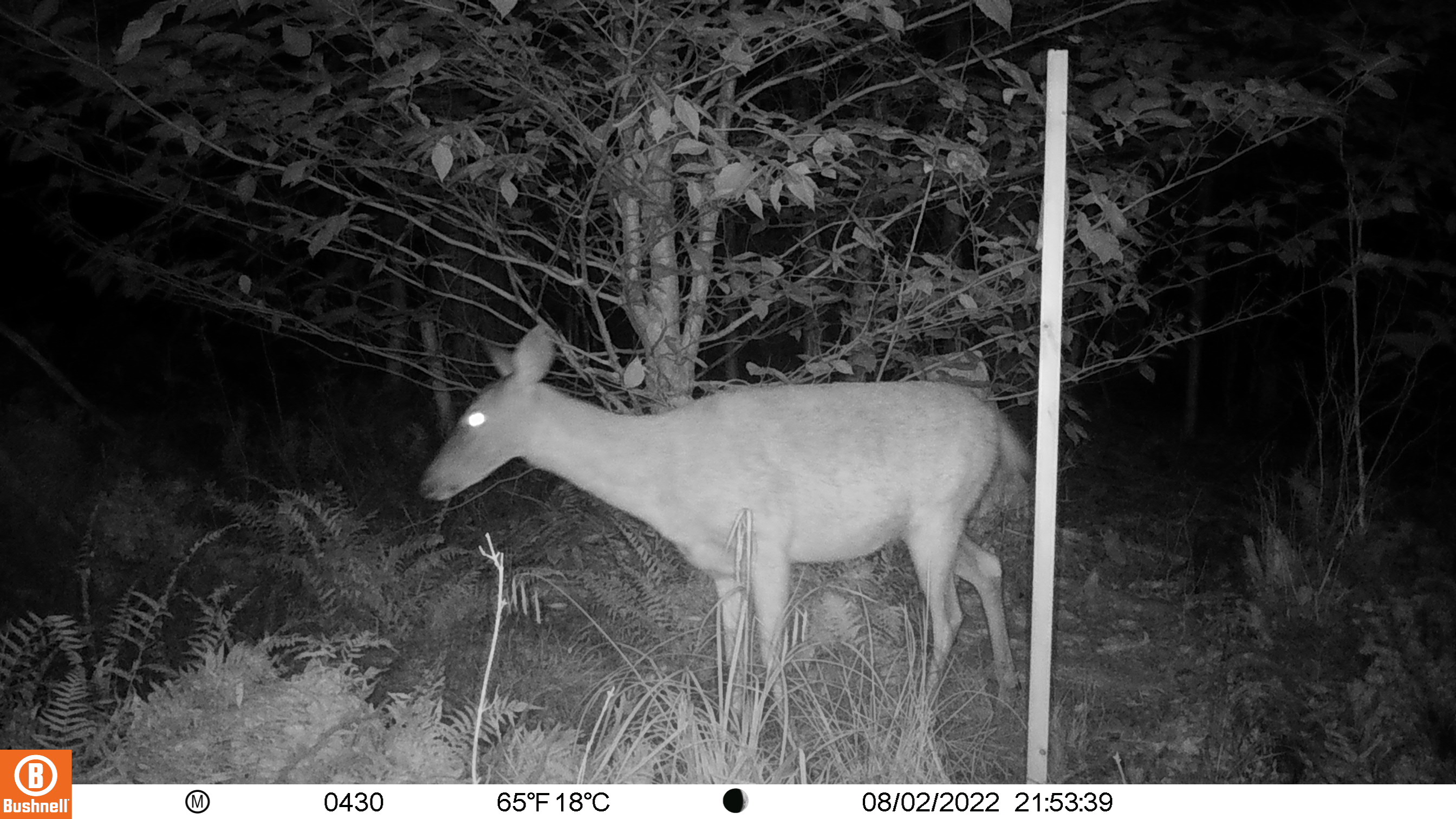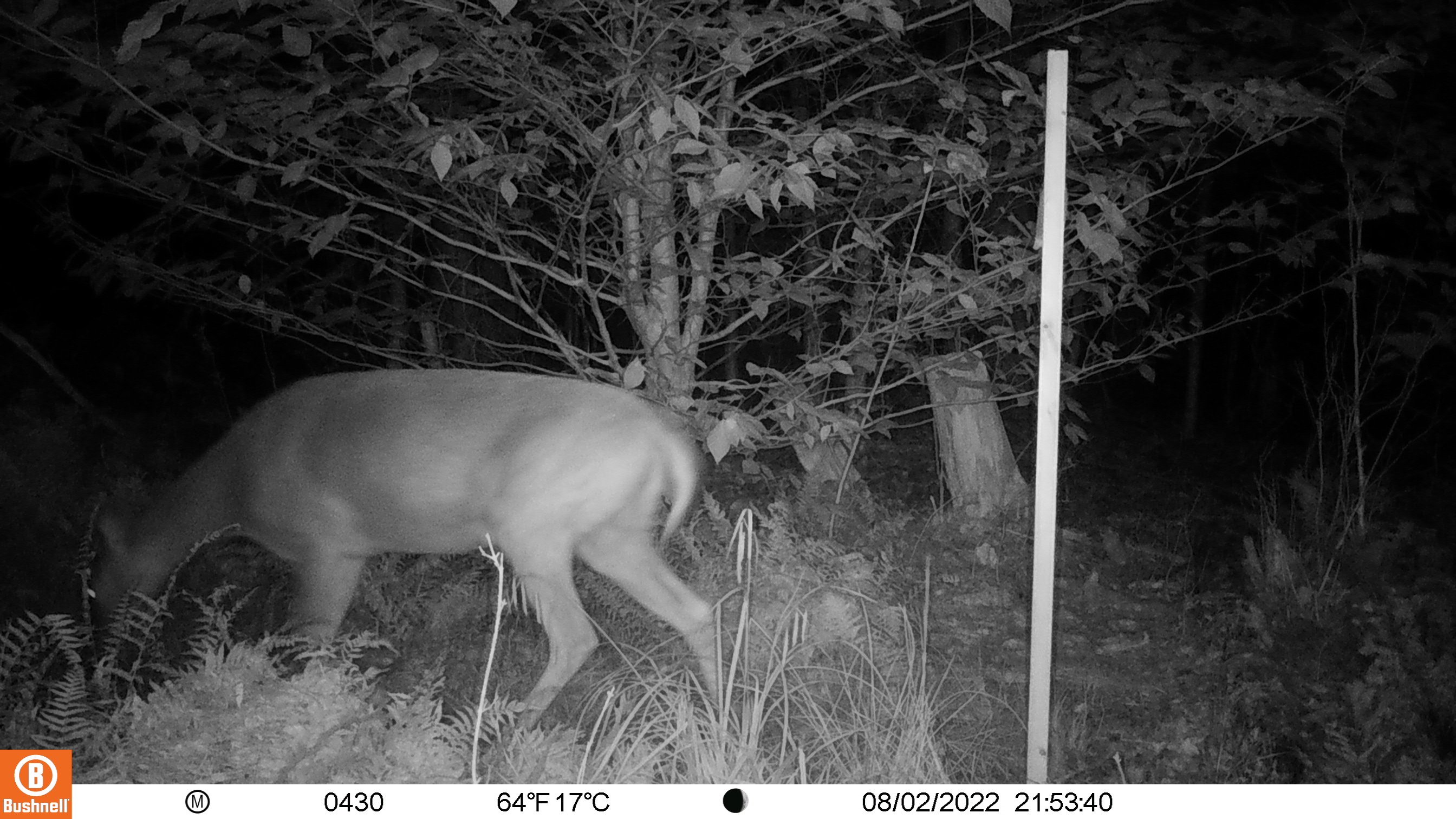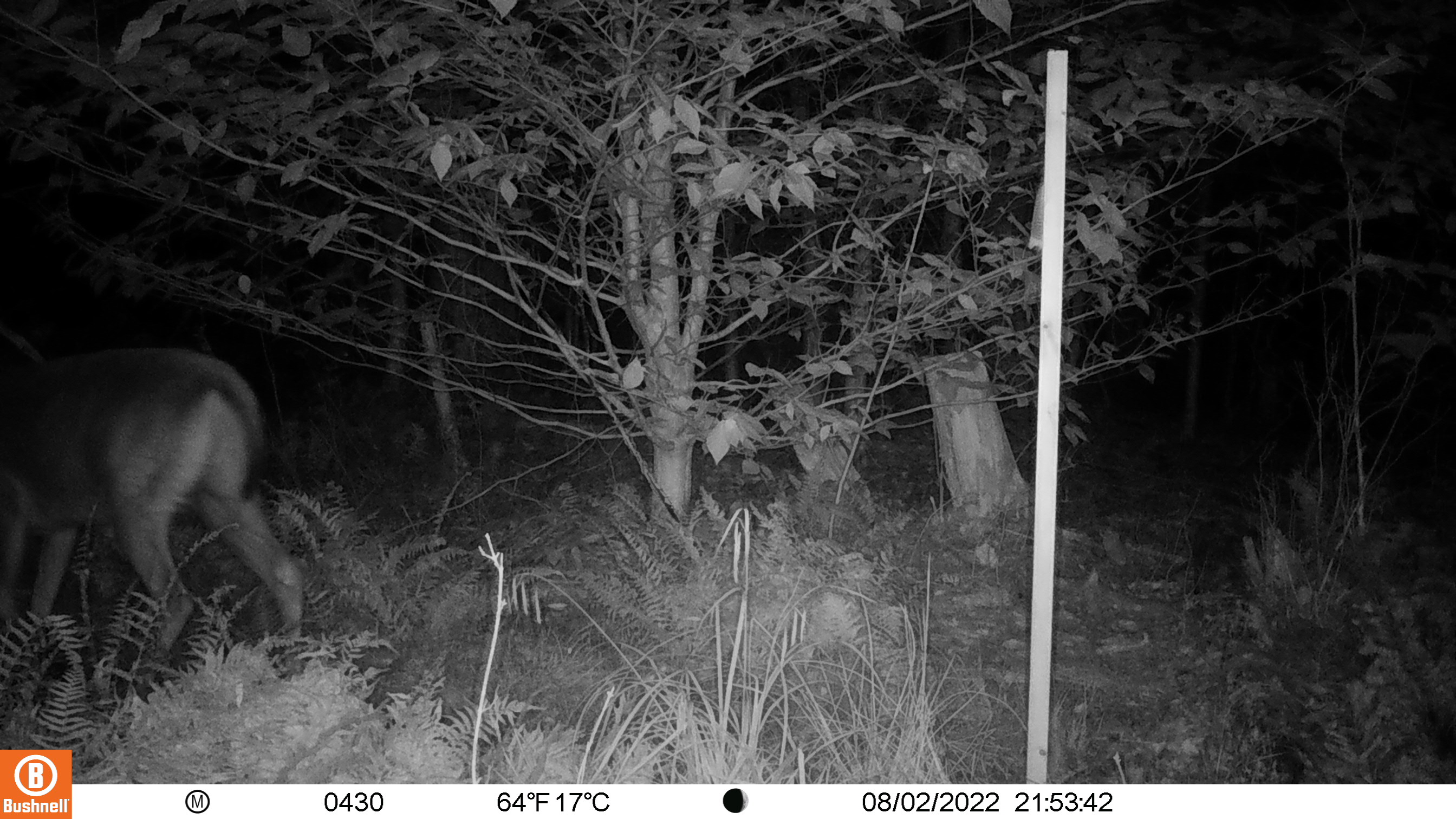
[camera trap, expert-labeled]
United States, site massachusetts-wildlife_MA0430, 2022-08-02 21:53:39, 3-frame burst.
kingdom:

| WHAT IS REQUIRED |
Set down the material above as is, without any pictures.

| ANSWER SPACE |
[camera trap, expert-labeled]
United States, site massachusetts-wildlife_MA0430, 2022-08-02 21:53:39, 3-frame burst.
kingdom:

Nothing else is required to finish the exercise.